Come a dire che un rapporto serio e coltivato con Dio (che include la sequela di una legge e di verità certe) e la sua comunità ecclesiale è fonte di una vita buona. La ragione di questo dato secondo il professore dipende dal fatto che «la fede religiosa può infondere un senso di significato e scopo», aiutando «le persone non solo a sopravvivere a periodi di intensa angoscia, ma anche a trovare un significato nella sofferenza. Come una volta mi disse un mio paziente: “Se non fosse stato per la mia relazione con Gesù, mi sarei ucciso molto tempo fa”». Bisogna poi tenere conto che tutti gli eventi traumatici elencati dal Cdc se si trasformano in disperazione portano al suicidio. Chiedendosi «quali sono gli elementi tossici della cultura contemporanea che hanno portato così tanti a sprofondare nella depressione», Kheriaty fa notare che «in un’epoca meritocratica, siamo apprezzati per la nostra utilità… Questo accade a livello personale quando la libertà è vista come fare ciò che vuoi, rendendo la vita un semplice mezzo per ottenere piacere».

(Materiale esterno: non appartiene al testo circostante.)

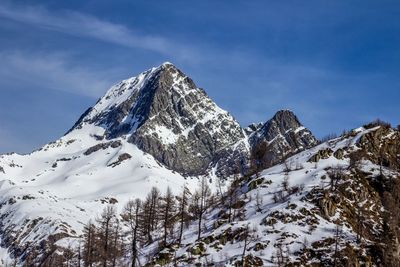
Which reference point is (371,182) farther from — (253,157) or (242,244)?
(253,157)

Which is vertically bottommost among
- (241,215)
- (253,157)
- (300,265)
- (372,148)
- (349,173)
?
(300,265)

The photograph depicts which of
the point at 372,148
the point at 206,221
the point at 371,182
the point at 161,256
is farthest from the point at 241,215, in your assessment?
the point at 372,148

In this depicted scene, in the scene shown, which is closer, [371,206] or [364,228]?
[364,228]

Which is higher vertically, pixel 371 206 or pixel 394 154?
pixel 394 154

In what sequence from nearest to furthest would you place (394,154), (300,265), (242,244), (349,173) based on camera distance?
(300,265)
(242,244)
(349,173)
(394,154)

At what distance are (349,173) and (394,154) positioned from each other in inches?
711

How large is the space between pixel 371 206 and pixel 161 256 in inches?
1779

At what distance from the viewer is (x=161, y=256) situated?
110m

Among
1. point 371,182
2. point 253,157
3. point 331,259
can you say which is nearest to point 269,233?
point 331,259

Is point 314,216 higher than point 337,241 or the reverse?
higher

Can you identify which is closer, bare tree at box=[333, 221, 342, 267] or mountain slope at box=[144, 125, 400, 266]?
bare tree at box=[333, 221, 342, 267]

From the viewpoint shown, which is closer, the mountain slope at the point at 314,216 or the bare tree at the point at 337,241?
the bare tree at the point at 337,241

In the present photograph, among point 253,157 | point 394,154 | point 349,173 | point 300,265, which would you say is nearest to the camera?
point 300,265

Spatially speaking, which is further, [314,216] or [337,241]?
[314,216]
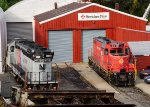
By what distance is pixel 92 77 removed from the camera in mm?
35188

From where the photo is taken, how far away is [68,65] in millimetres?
40594

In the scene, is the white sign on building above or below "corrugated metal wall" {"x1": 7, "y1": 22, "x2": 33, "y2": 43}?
above

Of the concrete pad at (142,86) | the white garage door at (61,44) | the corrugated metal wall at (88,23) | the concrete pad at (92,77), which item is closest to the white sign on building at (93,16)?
the corrugated metal wall at (88,23)

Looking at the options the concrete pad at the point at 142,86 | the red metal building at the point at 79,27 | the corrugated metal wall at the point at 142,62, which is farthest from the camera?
the red metal building at the point at 79,27

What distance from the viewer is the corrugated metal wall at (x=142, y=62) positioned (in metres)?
36.4

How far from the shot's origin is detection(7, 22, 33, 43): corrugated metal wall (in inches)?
1786

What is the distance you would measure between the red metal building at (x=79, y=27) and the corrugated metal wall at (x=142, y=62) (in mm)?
5001

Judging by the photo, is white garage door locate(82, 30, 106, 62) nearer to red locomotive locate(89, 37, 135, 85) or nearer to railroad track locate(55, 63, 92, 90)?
railroad track locate(55, 63, 92, 90)

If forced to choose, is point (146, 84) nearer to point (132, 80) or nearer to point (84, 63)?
point (132, 80)

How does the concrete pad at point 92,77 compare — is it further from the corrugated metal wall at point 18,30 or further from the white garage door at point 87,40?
the corrugated metal wall at point 18,30

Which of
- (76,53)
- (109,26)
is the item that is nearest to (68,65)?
(76,53)

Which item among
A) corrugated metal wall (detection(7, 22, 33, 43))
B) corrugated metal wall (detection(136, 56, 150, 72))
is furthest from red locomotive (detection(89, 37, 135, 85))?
corrugated metal wall (detection(7, 22, 33, 43))

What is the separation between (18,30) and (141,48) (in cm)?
1428

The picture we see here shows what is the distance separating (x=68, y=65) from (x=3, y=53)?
19.3 feet
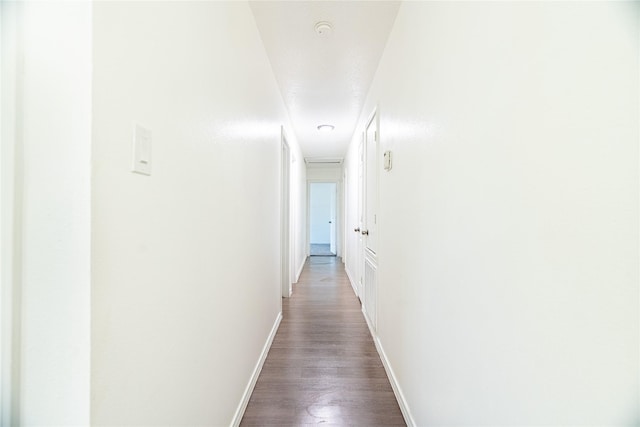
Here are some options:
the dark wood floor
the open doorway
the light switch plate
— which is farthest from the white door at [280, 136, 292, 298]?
the open doorway

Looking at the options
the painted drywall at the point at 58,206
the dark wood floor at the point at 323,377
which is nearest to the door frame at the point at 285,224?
the dark wood floor at the point at 323,377

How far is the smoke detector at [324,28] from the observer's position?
189 centimetres

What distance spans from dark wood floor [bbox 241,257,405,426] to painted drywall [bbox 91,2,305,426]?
259 mm

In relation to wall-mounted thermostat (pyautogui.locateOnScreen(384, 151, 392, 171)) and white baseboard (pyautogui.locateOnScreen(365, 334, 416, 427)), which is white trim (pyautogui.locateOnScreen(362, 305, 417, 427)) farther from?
wall-mounted thermostat (pyautogui.locateOnScreen(384, 151, 392, 171))

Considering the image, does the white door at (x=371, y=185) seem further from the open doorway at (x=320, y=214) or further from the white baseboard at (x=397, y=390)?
the open doorway at (x=320, y=214)

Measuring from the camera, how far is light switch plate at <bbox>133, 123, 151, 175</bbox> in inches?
27.5

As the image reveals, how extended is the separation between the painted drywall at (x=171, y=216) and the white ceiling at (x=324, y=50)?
1.08ft

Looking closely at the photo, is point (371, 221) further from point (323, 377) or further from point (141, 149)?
point (141, 149)

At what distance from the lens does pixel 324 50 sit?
2.21 meters

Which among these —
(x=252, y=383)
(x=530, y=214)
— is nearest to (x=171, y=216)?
(x=530, y=214)

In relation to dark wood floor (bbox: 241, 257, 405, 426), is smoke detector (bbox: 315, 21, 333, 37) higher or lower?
higher

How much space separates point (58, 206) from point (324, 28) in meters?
1.93

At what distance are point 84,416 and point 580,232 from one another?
1031mm

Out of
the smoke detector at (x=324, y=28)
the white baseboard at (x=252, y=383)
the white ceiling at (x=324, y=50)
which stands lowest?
the white baseboard at (x=252, y=383)
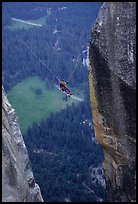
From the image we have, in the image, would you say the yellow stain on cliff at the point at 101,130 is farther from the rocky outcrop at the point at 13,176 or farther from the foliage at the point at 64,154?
the foliage at the point at 64,154

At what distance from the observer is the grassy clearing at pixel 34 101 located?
62.7 m

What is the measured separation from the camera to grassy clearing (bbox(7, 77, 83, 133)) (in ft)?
206

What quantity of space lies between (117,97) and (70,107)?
50911mm

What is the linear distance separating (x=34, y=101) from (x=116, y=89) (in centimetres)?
5496

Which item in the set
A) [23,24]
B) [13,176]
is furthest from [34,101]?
[13,176]

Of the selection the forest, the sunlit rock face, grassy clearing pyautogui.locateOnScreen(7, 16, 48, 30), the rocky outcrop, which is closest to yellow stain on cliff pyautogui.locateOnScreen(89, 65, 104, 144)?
the sunlit rock face

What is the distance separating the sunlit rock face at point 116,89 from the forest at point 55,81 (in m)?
21.8

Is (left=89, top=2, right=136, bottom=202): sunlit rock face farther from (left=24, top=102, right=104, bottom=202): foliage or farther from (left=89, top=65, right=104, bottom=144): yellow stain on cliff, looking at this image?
(left=24, top=102, right=104, bottom=202): foliage

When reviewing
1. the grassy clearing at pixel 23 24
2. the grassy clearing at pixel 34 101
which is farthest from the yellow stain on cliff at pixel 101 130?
the grassy clearing at pixel 23 24

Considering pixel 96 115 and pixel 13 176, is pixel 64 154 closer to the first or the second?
pixel 13 176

Inoltre, se «la legge è maestra», quella «americana insegna sempre più l’indifferenza alla vita quando si scontra con il rispetto dell’autonomia radicale. La California e il Colorado hanno recentemente aderito ad altri quattro Stati nel consentire ai medici di aiutare i pazienti malati terminali a togliersi la vita… Oltre all’impatto dei casi pubblicizzati, abbiamo prove che il comportamento suicidario tende a diffondersi da persona a persona attraverso i social network».

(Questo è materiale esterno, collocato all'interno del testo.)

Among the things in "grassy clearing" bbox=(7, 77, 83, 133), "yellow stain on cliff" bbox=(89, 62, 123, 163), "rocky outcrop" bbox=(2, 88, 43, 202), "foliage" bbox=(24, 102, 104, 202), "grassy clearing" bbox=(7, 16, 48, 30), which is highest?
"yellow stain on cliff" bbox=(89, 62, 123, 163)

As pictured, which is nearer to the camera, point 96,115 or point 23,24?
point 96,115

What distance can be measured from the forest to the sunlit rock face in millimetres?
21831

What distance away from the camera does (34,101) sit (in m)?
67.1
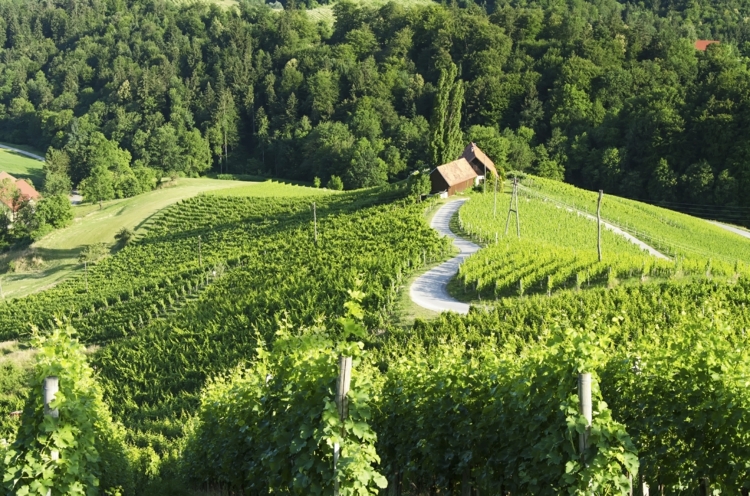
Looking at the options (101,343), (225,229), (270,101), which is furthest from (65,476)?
(270,101)

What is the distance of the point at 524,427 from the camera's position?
8.84 metres

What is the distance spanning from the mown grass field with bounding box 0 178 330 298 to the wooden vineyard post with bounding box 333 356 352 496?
157 ft

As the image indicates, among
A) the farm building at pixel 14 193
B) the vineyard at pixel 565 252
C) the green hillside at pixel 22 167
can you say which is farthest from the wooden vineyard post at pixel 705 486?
the green hillside at pixel 22 167

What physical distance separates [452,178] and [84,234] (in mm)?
31604

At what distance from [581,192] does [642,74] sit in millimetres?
37249

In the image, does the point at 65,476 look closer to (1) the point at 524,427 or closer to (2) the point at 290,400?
(2) the point at 290,400

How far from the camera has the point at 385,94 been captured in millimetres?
98625

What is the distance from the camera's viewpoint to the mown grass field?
5406 cm

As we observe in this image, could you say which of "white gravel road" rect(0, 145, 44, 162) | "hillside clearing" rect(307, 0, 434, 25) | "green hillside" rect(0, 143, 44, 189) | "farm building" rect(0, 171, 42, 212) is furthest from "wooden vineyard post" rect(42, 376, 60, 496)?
"hillside clearing" rect(307, 0, 434, 25)

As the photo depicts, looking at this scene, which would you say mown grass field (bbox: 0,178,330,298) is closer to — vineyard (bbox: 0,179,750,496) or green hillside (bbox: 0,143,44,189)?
vineyard (bbox: 0,179,750,496)

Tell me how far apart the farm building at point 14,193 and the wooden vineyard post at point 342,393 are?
7614 centimetres

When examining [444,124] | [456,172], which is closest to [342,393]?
[456,172]

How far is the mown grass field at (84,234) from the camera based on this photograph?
54.1 m

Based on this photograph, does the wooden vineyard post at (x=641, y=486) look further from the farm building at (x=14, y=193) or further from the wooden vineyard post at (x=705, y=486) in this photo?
the farm building at (x=14, y=193)
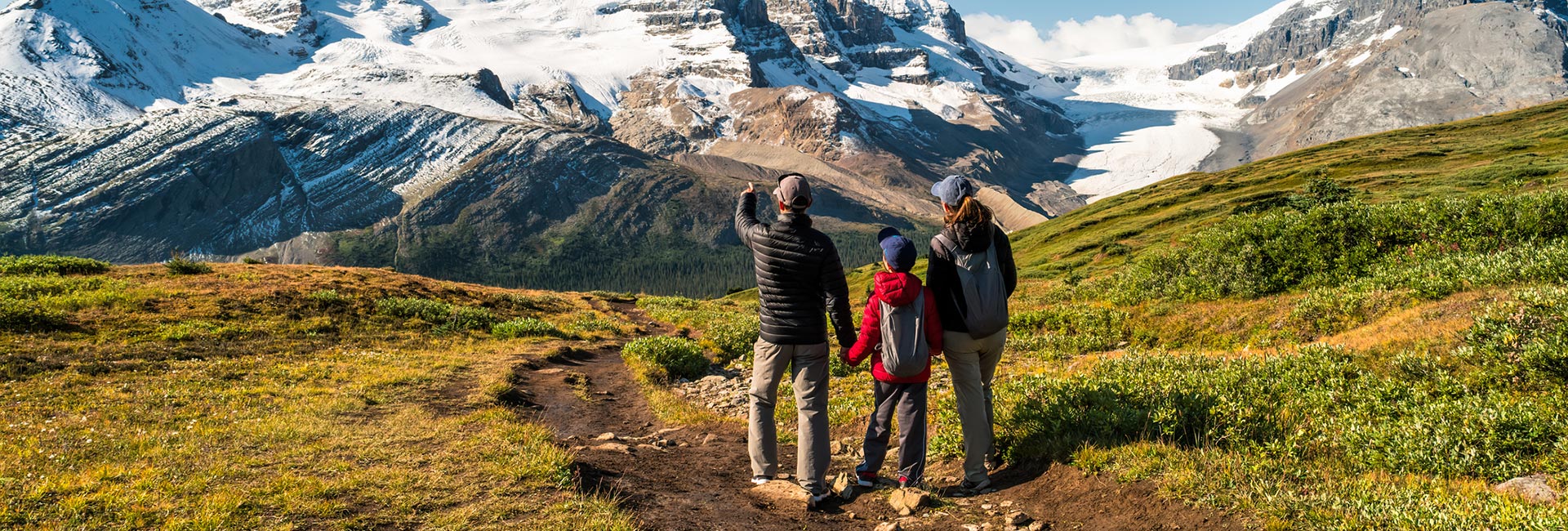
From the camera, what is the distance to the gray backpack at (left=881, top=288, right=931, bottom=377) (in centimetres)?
874

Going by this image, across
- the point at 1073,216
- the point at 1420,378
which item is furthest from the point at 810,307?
the point at 1073,216

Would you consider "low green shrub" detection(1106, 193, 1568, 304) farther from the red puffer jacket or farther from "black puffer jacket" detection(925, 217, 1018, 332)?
the red puffer jacket

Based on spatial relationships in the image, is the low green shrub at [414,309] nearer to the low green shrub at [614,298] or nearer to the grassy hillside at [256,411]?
the grassy hillside at [256,411]

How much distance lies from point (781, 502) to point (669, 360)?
473 inches

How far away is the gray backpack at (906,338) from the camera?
874cm

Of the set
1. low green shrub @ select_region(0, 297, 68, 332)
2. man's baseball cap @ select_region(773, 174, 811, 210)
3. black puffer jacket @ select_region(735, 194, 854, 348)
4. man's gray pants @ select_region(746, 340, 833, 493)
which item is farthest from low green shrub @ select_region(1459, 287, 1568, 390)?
low green shrub @ select_region(0, 297, 68, 332)

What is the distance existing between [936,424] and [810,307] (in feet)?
11.3

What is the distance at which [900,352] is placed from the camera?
8.74 m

Questo individualismo è però menzognero perché «nessun uomo è un’isola. Vivere come se fossimo entità che si auto-creano, si auto-determinano, è pericoloso per noi stessi e per gli altri», tanto che «la solidarietà e l’affetto reciproco scompaiono dai nostri spazi pubblici, mentre l’orizzonte si oscura e la solitudine cresce». Basti pensare, continua lo psichiatra, che «qualche anno fa un trentenne si è tolto la vita saltando giù dal Golden Gate Bridge (come più di millecinquecento persone hanno fatto da quando è stato costruito il ponte). Dopo la sua morte, il suo psichiatra andò con il medico legale nell’appartamento dell’uomo, dove trovarono il suo diario. L’ultima voce, scritta poche ore prima della sua morte, diceva: “Vado a piedi al ponte. Se una persona mi sorride lungo la strada, non salterò”».

La speranza sono quindi «le piccole luci emanate dalle comunità coese - radicate nella fede e motivate dalla carità», che «brilleranno più intensamente. Le connessioni tra un individuo solo e un altro diventeranno tanto più preziose in una società che è in grado di valutare gli individui solamente per la loro utilità».